REGULATORY DISCLOSURE

Carmichael Hill & Associates, Inc. is a U.S. Securities and Exchange Commission Registered Investment Advisory firm. Registration does not imply that the SEC has endorsed or approved the qualifications of Carmichael Hill or its respective representatives to provide any advisory services. Advisor does not render or offer to render personalized investment advice or financial planning advice through this medium. Advice can only be given after:

  1. Delivery of a disclosure statement by advisor to client.
  2. Execution of our Investment Advisory Agreement between the client and the advisor.
  3. Initial payment of the planning fee or investment advisory fee by the client to the advisor.
  4. Advisor will not solicit or accept business in any state in which she or he is not properly registered or otherwise qualified to conduct business by virtue of a state “de minimis” exemption.
DISCLAIMERS

The information in this web site is based on data gathered from what the Advisor believes are reliable sources. It is not guaranteed as to accuracy, and does not purport to be complete and is not intended as the primary basis for investment decisions. It should also not be construed as advice meeting the particular investment needs of any investor. The identification of specific funds and model portfolios is being made on the assumption that the investor would participate in that investment or portfolio on a long-term basis and only after consulting with their investment advisor to determine their needs and tolerance for risk. With respect to any such identification, there can be no assurance that the fund or model portfolio will in fact perform in the manner suggested.

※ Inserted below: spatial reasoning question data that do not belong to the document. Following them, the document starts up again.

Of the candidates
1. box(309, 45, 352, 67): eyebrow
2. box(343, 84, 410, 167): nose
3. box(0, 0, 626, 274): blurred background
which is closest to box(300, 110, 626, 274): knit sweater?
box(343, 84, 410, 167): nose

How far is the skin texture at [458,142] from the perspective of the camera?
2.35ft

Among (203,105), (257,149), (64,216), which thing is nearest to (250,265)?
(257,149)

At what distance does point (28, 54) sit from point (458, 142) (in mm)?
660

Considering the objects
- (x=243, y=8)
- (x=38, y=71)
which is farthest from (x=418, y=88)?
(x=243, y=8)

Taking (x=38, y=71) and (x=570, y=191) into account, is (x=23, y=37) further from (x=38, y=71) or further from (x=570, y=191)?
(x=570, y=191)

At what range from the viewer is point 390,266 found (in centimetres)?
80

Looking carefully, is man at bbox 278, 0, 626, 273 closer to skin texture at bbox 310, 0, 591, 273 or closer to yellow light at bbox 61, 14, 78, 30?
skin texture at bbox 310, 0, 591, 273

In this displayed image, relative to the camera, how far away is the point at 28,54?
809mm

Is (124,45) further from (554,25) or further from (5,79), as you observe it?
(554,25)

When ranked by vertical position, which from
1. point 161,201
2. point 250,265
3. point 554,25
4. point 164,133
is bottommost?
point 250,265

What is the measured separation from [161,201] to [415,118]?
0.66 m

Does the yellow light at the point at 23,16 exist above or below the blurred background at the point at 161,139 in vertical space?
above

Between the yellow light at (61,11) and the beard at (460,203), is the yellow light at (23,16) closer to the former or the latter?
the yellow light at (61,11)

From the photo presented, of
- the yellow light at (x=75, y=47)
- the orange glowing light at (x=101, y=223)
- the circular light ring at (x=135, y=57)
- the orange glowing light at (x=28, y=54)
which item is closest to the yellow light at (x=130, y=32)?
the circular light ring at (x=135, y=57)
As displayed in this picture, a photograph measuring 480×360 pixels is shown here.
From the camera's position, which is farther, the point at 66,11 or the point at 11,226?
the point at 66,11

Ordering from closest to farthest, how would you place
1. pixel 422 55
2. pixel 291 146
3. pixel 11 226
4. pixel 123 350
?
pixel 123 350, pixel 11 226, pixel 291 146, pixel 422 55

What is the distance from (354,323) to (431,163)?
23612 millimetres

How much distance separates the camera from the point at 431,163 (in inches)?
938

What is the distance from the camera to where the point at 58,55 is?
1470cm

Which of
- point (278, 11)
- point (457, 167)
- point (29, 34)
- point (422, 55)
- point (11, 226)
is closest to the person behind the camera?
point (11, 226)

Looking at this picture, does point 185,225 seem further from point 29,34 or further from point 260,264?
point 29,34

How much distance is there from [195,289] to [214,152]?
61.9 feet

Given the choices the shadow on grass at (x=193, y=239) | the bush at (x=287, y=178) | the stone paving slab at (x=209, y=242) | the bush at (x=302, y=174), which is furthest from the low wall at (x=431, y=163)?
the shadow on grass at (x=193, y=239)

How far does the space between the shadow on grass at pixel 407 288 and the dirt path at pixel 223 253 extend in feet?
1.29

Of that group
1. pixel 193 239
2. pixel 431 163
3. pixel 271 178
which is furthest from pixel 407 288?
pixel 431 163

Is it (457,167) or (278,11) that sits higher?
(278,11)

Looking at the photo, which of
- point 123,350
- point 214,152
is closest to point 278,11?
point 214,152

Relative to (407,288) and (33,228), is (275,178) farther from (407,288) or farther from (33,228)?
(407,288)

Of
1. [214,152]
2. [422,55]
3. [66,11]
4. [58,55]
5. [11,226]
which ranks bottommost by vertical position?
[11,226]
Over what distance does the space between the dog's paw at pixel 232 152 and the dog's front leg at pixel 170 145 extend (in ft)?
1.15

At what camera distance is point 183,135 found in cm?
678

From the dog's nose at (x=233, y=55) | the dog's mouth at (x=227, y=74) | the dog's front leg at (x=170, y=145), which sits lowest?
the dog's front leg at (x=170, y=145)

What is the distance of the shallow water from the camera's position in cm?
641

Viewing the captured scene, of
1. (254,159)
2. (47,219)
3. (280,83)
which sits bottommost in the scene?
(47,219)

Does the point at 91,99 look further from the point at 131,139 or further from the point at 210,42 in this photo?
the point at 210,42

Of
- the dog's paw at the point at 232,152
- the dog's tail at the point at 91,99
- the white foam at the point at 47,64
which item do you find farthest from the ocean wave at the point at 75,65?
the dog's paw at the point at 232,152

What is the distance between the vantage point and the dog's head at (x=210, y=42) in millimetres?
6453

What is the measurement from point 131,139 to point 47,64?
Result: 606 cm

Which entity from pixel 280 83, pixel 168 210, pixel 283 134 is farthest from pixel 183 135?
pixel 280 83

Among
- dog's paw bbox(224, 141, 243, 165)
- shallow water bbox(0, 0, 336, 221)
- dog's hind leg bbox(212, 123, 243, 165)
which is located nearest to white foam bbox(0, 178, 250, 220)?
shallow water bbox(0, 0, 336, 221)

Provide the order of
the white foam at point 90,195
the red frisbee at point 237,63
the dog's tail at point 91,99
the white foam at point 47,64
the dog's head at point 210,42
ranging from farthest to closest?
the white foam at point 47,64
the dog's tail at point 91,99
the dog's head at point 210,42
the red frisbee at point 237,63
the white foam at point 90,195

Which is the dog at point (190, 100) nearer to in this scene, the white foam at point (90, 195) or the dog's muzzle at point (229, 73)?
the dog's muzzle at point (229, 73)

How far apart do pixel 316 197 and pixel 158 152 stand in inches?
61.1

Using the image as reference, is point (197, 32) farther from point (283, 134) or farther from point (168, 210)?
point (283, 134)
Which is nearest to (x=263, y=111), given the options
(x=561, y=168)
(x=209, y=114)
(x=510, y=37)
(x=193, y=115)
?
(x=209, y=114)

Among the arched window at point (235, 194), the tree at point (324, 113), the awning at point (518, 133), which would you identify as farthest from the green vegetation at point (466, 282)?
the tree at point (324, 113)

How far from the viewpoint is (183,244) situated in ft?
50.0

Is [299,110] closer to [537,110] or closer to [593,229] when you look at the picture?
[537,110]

The results do not represent actual trading due to the timing of the clients’ trades and their trading costs. They may also not reflect the impact that material economic and market factors might have had on the advisor’s decision making if the advisor were managing the clients’ money. Investment and portfolio results may be different than the results the advisor’s discretionary clients achieve due to the timing of trades and the market conditions.

All references that might be made to an investment or portfolio’s performance are based on historical data and one should not assume that this performance will continue in the future.

LINKS DISCLAIMER

At certain places on this Carmichael Hill & Associates, Inc. Internet site, live ‘‘links’ to other Internet addresses can be accessed. Such external Internet addresses contain information created, published, maintained, or otherwise posted by institutions or organizations independent of Carmichael Hill & Associates, Inc. CHA does not certify, endorse or control these external Internet addresses and does not guarantee or assume responsibility for the accuracy completeness, efficacy, timeliness, or correct sequencing of information located at such addresses. Use of any information obtained from such addresses is voluntary.